Observava as coisas dele enquanto falava. O violão num canto, as cifras espalhadas pelo quarto, a cama arrumada — pelas criadas, provavelmente —, e uma pequena foto sobre a cômoda. Um retrato dele abraçando uma garotinha de não mais de 7 anos com uma janelinha no sorriso, um dente permanente que logo cresceria.

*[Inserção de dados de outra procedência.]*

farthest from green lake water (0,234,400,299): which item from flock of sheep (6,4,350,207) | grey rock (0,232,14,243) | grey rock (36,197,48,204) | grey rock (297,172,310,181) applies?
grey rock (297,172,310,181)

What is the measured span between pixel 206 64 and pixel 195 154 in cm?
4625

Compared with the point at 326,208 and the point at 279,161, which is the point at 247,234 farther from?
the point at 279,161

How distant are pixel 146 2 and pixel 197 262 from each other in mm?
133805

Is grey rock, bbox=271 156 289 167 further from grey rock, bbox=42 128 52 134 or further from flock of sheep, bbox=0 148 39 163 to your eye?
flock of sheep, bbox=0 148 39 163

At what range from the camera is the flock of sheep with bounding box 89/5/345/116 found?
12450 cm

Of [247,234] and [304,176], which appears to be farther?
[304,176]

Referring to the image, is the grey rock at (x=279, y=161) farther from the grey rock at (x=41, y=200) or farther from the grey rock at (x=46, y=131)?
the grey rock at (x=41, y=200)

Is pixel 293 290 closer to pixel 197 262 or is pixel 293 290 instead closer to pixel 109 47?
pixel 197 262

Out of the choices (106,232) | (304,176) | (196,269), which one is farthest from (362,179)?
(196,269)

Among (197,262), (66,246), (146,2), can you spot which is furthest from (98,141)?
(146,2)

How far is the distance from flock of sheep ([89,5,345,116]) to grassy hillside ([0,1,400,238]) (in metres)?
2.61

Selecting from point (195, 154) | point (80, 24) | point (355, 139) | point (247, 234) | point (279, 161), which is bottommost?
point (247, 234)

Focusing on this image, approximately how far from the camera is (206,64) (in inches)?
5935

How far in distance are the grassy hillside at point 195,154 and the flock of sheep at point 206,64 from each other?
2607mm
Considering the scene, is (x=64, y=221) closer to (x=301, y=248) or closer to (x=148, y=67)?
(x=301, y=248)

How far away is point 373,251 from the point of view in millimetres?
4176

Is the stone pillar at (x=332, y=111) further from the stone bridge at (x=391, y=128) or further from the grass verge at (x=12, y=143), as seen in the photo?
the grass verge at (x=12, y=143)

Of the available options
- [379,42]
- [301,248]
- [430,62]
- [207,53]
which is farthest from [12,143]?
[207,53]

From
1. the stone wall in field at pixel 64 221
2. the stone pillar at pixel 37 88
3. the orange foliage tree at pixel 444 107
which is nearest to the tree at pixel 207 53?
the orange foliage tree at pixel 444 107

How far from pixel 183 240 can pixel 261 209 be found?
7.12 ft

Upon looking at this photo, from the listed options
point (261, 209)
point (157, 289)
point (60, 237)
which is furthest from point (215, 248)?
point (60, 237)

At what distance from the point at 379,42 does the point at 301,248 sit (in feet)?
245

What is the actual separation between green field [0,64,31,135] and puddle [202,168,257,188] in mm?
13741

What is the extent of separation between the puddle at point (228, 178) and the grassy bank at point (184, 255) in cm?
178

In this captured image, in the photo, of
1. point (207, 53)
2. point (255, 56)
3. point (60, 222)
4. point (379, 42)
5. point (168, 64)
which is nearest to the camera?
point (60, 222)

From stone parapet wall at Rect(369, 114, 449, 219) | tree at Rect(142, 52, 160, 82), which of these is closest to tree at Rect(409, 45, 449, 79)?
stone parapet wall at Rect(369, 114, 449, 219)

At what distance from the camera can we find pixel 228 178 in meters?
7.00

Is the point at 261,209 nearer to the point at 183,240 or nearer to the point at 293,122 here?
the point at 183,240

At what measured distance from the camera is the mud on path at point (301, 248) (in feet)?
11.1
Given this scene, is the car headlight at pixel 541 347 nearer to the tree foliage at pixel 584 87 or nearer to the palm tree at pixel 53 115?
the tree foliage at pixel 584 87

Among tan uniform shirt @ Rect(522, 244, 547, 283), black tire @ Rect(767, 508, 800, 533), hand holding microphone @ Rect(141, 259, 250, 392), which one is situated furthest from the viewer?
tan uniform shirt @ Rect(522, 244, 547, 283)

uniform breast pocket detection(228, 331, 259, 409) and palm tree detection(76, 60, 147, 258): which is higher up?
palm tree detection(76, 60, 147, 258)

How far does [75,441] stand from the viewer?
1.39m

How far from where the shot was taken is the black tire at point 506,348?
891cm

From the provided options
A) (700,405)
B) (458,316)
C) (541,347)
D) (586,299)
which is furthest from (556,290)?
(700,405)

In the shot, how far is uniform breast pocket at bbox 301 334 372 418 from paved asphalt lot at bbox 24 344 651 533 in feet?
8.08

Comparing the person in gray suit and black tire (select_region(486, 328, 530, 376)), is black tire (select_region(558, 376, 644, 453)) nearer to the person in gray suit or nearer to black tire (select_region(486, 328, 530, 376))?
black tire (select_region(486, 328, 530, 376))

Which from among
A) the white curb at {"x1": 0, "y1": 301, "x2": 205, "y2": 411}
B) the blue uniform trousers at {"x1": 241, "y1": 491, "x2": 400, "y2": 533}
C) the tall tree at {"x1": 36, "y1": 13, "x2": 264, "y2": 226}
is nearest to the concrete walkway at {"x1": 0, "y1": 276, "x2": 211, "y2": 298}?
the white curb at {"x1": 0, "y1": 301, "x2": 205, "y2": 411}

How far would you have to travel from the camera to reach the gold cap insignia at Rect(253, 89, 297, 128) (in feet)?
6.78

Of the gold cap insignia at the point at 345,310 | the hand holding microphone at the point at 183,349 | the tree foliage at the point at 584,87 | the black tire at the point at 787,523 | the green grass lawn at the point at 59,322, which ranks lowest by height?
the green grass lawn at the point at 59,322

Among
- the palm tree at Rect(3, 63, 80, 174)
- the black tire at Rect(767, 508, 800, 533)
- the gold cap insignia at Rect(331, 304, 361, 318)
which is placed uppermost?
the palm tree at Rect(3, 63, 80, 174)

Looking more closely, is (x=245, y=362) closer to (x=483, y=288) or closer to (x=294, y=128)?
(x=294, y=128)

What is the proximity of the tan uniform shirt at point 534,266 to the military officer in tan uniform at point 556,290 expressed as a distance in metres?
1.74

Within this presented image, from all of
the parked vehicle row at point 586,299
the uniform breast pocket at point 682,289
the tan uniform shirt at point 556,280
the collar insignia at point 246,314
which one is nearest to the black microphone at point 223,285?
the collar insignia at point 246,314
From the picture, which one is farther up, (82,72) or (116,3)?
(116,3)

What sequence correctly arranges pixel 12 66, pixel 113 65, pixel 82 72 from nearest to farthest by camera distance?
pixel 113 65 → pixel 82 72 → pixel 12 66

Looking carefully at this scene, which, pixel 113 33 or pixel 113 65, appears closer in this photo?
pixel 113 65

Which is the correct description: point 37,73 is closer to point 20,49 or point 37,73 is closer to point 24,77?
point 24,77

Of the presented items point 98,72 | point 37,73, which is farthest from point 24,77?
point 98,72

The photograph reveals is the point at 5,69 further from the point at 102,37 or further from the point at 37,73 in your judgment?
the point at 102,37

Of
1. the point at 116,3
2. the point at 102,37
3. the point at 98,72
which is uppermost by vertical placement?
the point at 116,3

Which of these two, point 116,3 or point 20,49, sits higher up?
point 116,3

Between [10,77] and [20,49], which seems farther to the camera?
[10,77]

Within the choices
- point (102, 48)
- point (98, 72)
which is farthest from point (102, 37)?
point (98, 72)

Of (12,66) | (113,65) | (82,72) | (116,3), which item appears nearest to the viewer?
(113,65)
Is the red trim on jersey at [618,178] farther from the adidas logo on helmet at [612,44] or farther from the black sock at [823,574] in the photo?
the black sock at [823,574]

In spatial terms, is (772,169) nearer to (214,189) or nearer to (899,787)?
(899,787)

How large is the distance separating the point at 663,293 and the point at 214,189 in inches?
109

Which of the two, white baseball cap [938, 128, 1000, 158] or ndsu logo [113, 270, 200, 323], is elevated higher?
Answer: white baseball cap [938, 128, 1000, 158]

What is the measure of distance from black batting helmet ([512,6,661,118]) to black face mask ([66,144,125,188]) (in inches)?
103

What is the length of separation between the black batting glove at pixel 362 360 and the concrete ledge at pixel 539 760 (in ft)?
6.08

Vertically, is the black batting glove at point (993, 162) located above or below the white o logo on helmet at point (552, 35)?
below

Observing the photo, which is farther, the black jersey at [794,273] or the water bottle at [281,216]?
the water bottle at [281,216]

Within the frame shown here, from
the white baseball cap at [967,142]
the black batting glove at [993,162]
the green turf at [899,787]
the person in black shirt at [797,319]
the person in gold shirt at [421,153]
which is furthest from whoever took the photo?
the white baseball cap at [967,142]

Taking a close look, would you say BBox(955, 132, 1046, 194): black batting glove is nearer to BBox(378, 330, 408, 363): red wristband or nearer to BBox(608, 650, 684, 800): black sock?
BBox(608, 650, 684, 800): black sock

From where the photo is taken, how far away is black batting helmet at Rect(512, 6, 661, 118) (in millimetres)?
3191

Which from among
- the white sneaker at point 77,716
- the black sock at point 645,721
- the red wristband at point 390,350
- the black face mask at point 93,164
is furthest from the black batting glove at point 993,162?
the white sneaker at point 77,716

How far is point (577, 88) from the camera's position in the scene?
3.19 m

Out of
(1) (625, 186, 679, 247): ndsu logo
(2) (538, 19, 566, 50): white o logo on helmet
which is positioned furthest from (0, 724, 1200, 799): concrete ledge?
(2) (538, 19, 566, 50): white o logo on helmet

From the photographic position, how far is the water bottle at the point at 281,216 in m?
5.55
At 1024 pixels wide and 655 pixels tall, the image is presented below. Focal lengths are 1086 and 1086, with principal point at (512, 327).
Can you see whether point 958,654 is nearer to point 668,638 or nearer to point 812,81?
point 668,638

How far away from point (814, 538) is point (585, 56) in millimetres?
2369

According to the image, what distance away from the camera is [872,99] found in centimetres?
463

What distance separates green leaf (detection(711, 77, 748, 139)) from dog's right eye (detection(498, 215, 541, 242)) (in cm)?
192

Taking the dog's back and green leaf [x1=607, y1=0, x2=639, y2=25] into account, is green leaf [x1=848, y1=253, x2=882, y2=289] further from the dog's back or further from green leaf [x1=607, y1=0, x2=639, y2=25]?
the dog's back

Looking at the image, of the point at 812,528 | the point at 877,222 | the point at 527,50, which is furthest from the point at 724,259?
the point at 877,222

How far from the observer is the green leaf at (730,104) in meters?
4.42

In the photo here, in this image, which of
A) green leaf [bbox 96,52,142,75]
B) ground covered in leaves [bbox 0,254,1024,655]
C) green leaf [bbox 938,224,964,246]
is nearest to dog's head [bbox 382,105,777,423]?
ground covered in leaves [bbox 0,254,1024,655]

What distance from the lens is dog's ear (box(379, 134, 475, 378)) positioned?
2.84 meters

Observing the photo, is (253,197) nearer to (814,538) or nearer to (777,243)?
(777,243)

Charlie estava mais novo também. Devia ter algo próximo de 15 ou 16 anos. A garotinha que com certeza era sua irmã — os mesmos cabelos escuros e olhos acizentados — tentava puxar o cabelo despenteado dele enquanto ele tentava livrar-se dela. Os dois sorriam. Annie gostaria de ter visto a cena. 

Imaginou um Charlie de 15 anos, aprendendo a tocar violão para ver a irmãzinha sorrir, e depois apaixonando-se pelo instrumento. Em que ponto, exatamente, ele começou a gostar de música? Como era a casa dele? Como ele era na escola? Será que tinha muitos amigos?

— Senhorita — chamou Jane, erguendo uma sobrancelha. — Ouviu alguma coisa do que eu disse?

— Eu... Hm...

— O caso é — a mulher recapitulou, gesticulando. — Quais as chances de a senhorita escolher um dos rapazes que não conhece?

— O que quer dizer?

— Quero dizer que manter muitos garotos aqui está apenas deixando-a mais confusa. A senhorita claramente gosta mais de uns do que de outros, então pare de dar infinitas chances e mantenha apenas aqueles por quem tem maior apreço.

— Você está certa — Annie se levantou. — Meu Deus, você está certa. Eu... Eu... Obrigada!

Quando a Princesa estava deixando o recinto, Jane se pronunciou:

— Alteza... Quanto ao sr. Charlie...

— Ele não vai para casa, se é o que lhe preocupa.

— Não, não é isso. Só gostaria que soubesse que ele é um ótimo rapaz. Com um coração muito grande, de certo um dos maiores que já vi. 

"Um coração que foi quebrado, mas que nem por isso deixou-se inutilizar", Annie sintetizou em sua mente, lembrando da história que ele lhe contara sobre a garota por quem se apaixonara.

— Estou ciente. Está se apegando ao garoto, Jane? — Annie sorriu.

— Gostaria de poder dizer que não, senhorita.

A Princesa riu.

— Só espero que não esteja trocando de favorito tão facilmente. Quero dizer, eu certamente teria de socar a cara de Charlie se ele roubasse meu posto de Favorita da Tia Jane.

Jane sorriu.

— Meu Deus, Alteza, a senhorita não mudou nada.

— Eu me odiaria se tivesse mudado.

— Eu também a odiaria, para ser sincera. Ah, e senhorita...

— Sim?

— Está se apegando ao garoto?

Annie abriu um sorriso cúmplice ao abrir a porta.

— Também gostaria de poder dizer que não.

Ela correu até o próprio quarto no andar de cima. Suas criadas limpavam, costuravam ou o que fosse em silêncio. Annie bateu a porta e anunciou:

— Senhoritas, parem agora o que quer que estejam fazendo. Hora de eliminações. Várias eliminações.